Home |
Search |
Today's Posts |
|
#1
![]()
Posted to microsoft.public.excel.programming
|
|||
|
|||
![]()
Hi,
I am using Microsoft VBScript RegExp 5.5 within VBA for Excel. http://msdn2.microsoft.com/en-us/lib...ka(VS.85).aspx "Matches pattern and remembers the match. The matched substring can be retrieved from the resulting Matches collection, using Item [0]...[n]. To match parentheses characters ( ), use "\(" or "\)"." - from the docs on the above page. I am wondering if anyone could give me an example of using the Item array to retrieve clustered matches. Like so: regEx.Pattern = ".*(\d{1,2})Y.*" I need to match one or two digits followed by 'Y', but I only need to get the digits. In regEx.Replace() I would use $1 to access the first cluster (the match inside the innermost set of parens), but I am not sure how to do it with regEx.Execute(). Thanks. |
#2
![]()
Posted to microsoft.public.excel.programming
|
|||
|
|||
![]()
On Wed, 27 Feb 2008 08:14:46 -0800 (PST), Arshavir Grigorian
wrote: Hi, I am using Microsoft VBScript RegExp 5.5 within VBA for Excel. http://msdn2.microsoft.com/en-us/lib...ka(VS.85).aspx "Matches pattern and remembers the match. The matched substring can be retrieved from the resulting Matches collection, using Item [0]...[n]. To match parentheses characters ( ), use "\(" or "\)"." - from the docs on the above page. I am wondering if anyone could give me an example of using the Item array to retrieve clustered matches. Like so: regEx.Pattern = ".*(\d{1,2})Y.*" I need to match one or two digits followed by 'Y', but I only need to get the digits. In regEx.Replace() I would use $1 to access the first cluster (the match inside the innermost set of parens), but I am not sure how to do it with regEx.Execute(). Thanks. Something like this is one method that will return your group 1. Note the SubMatches count is one-based; but the submatches collection is zero-based. ======================== Dim ResultString, myMatches as MatchCollection, myMatch As Match Dim myRegExp As RegExp Set myRegExp = New RegExp myRegExp.Pattern = ".*(\d{1,2})Y.*" Set myMatches = myRegExp.Execute(SubjectString) If myMatches.Count = 1 Then Set myMatch = myMatches(0) If myMatch.SubMatches.Count = 1 Then ResultString = myMatch.SubMatches(1-1) Else ResultString = "" End If Else ResultString = "" End If ========================== However, your regex will not do what you want. It will only ever capture, into group 1, a single digit followed by the Y. See if you can figure out why, or look below for explanation: Look up the difference between greedy and lazy quantifiers.

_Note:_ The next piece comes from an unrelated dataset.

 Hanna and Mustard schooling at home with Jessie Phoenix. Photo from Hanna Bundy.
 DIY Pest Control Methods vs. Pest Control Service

The first part of your regex ".*" says: ..* Match any single character that is not a line break character «.*» Between zero and unlimited times, as many times as possible, giving back as needed (greedy) «*» So, matching as much as it can, that will include all the digits except for the single digit preceding the Y. While you could certainly correct this by making the quantifier lazy (e.g. ".*?"), there's really no need for that at all. You could accomplish your stated goal of capturing one or two digits, which are followed by a Y, with the simpler regex: "(\d{1,2})Y" If you might have more than one such construct in a line, then with Regex.global = true myMatches.Count will give you the number of times that pattern was present in the line. --ron |
#3
![]()
Posted to microsoft.public.excel.programming
|
|||
|
|||
![]()
Thanks, Ron. That's some elaborate code.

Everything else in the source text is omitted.